IRC-SPHERE / HyperStream

HyperStream
https://irc-sphere.github.io/HyperStream/
MIT License
13 stars 5 forks source link

Tool Audit #27

Open tdiethe opened 6 years ago

tdiethe commented 6 years ago

We currently have a long list of (poorly documented) tools:

aggregate aggregate_into_dict_and_apply aggregate_plate aligned_merge aligning_window apply asset_plate_generator asset_splitter asset_writer clock component component_filter component_set dict_argmax dict_values_to_const histogram_from_list histograms_to_csv index_of index_of_by_stream jsonify list_dict_mean list_dict_sum list_length list_mean list_sum meta_instance meta_instance_from_list percentiles_from_list percentiles_to_csv plate_sink product relative_apply relative_apply2 relative_window sink slice sliding_apply sliding_listify sliding_sink sliding_window splitter splitter_from_stream splitter_of_dict splitter_of_list splitter_time_aware splitter_time_aware_from_stream splitter_with_unlist stream_broadcaster stream_broadcaster_from_stream

We should attach usage numbers to each of these for sphere-hyperstream, and determine whether any should be pruned/renamed.
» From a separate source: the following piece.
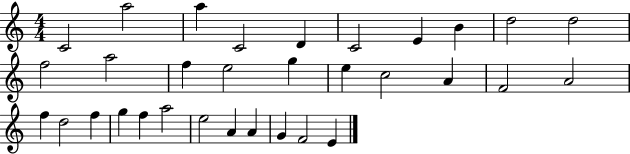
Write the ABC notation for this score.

For those that the remain the documentation should be improved.

perellonieto commented 6 years ago

I see in the BaseTool https://github.com/IRC-SPHERE/HyperStream/blob/master/hyperstream/tool/base_tool.py that at least a logging message in the debug level is generated every time that one of the tools is created.
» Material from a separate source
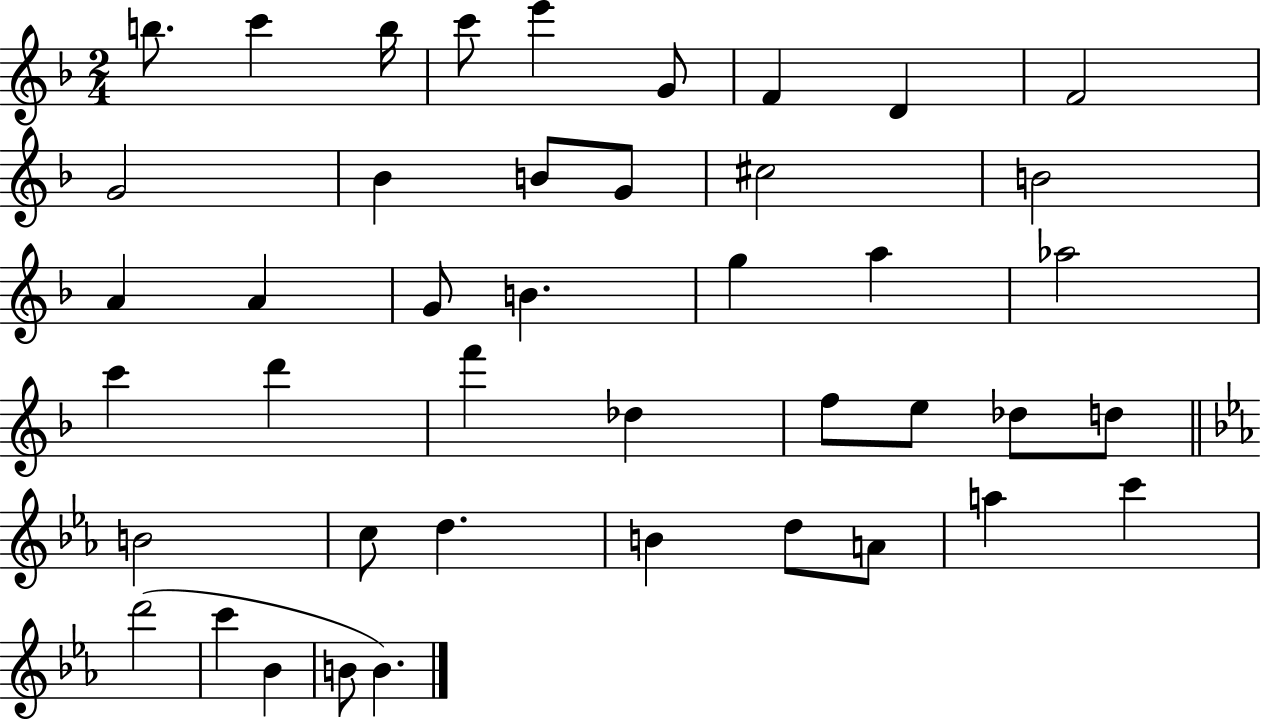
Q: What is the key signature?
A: F major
Would it be enough setting the logging level at least to DEBUG and grep the standard output to see how many occurrences are of each tool?

Would it be better to augment the BaseTool in a way that the count is stored in the MongoDB or memory?

tdiethe commented 6 years ago

Interesting - hadn't thought of automating it - was just thinking to go through all of the SPHERE workflow scripts by hand. Trouble is you'd have to execute every workflow to be sure?